08/20/2019 | News release | Distributed by Public on 08/19/2019 23:16
One of the biggest concerns any CTO or IT manager has about cloud adoption concerns the security of their data. This has been one of the most common causes of delay to cloud projects, as decision makers try to satisfy themselves that they are fully protected. But the reality is that the Azure platform employs far stronger security safeguards as standard than most on-site infrastructure.
Encrypted VPN connections are a cornerstone of remote working practices, and IT professionals are more than familiar with the principle of encrypted communications. So it will be of no surprise that Microsoft use 256-bit TLS-secured communications to protect data in transit between clients and the Azure cloud.
But encryption is also employed for data not currently in use (data at-rest). The Azure platform applies 256-bit AES Storage Service Encryption to all data held in the cloud - including database blobs. This can be further strengthened Azure disk encryption within your virtual server to create a third layer of encryption for your data while it is in the cloud.
Navisite has provisioned connectivity from Navisite owned Data Centers in US and UK to Microsoft Azure Data Centers, extending the foot print of connectivity to Azure Cloud.
ExpressRoute lets you extend your on-premises networks into the Microsoft cloud over a private connection facilitated by a connectivity provider. With ExpressRoute, you can establish connections to Microsoft cloud services, such as Microsoft Azure, Office 365, and Dynamics 365.
Connectivity can be from any-to-any (IP VPN) network, a point-to-point Ethernet network, or a virtual cross-connection through a connectivity provider at a co-location facility. ExpressRoute connections do not go over the public Internet. This allows ExpressRoute connections to offer more reliability, faster speeds, consistent latencies, and higher security than typical connections over the Internet.
Preventing data leakage between tenants
One of the other common concerns about the public cloud is whether data will leak between tenants. Without any idea who the other users of the multi-tenant Azure platform are, a data leak could be disastrous with sensitive information being leaked to competitors. And that's before you consider compliance issues.
Fortunately, the Azure multi-tenant system abstracts data from the physical infrastructure, ensuring that information cannot be passed between subscribers, accidentally or otherwise.
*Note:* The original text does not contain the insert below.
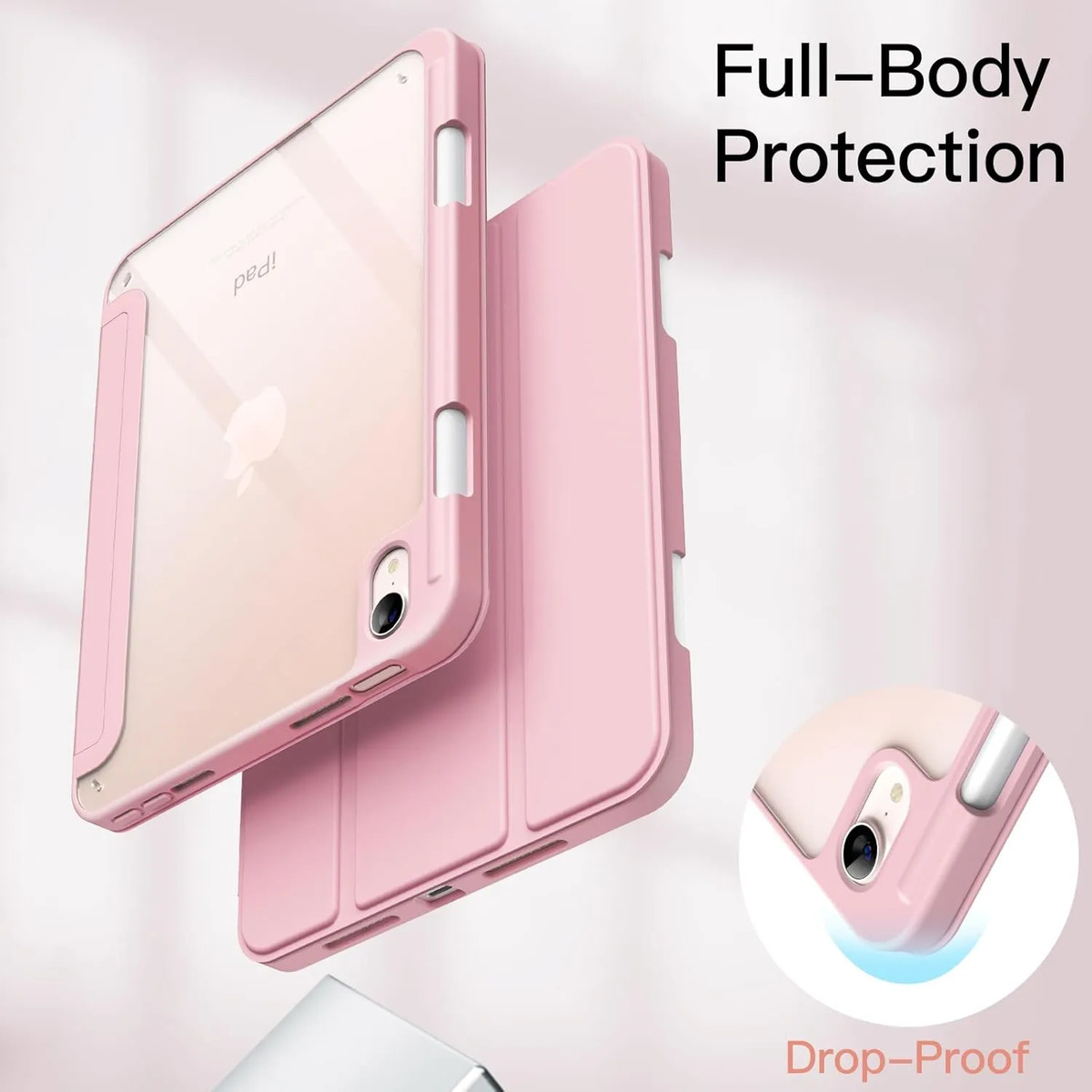 SMART CLEAR CASE PARA IPAD MINI 6 GEN A2567 A2568 ROSE - 2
The biggest security risks come from within
All of these Azure security measures sit behind enterprise-class perimeter defenses. No system is 100% secure, but even if cybercriminals do manage to breach security, any data they steal will be encrypted - and therefore effectively useless.
In reality, the biggest security risks exist inside your own network - your authenticated users. Often breaches occur because of poor security disciplines, and some are because of deliberately malicious behavior, like phishing schemes. Compromised credentials will continue to be the primary method for bypassing your security, inhibiting services, disrupting productivity, stealing data, and conducting financial fraud.
Clearly this is a problem. No matter how good your perimeter defenses are, hackers are able to compromise your systems. Worse still, Azure security provisions like encryption are powerless to block these infiltrators because they appear to be legitimate.
Focus on authentication first
Once configured, Azure security pretty much takes care of itself. After migration, your security budget will be better spent on tightening internal security and detecting malicious activity.
A multi-factor SSO system will help to dramatically reduce the risk posed by compromised passwords for instance because hackers will have difficulty obtaining the secondary token required for authentication. You can then deploy a machine-learning system to monitor and baseline user behavior and network traffic; over time these systems are able to detect, block and report suspicious activity quickly and automatically. In this way you can halt many cyberattacks, including those originating from within your perimeter defenses, because the attacker's activity deviates from the norm.
As part of its managed security offerings, Navisite goes beyond the already strong security functions of Azure, when managing clients' Azure clouds - to employ optimum approaches centered around a focus of managed detection and response (MDR), identity-driven security protocols, and vulnerability risk management postures, including scanning and monitoring.
Our approach ensures that you're not only kept alerted to security risks and possible breaches as they might occur, but we remediate any concerns that arise on your behalf, so your IT team doesn't have to hunt down and address threats.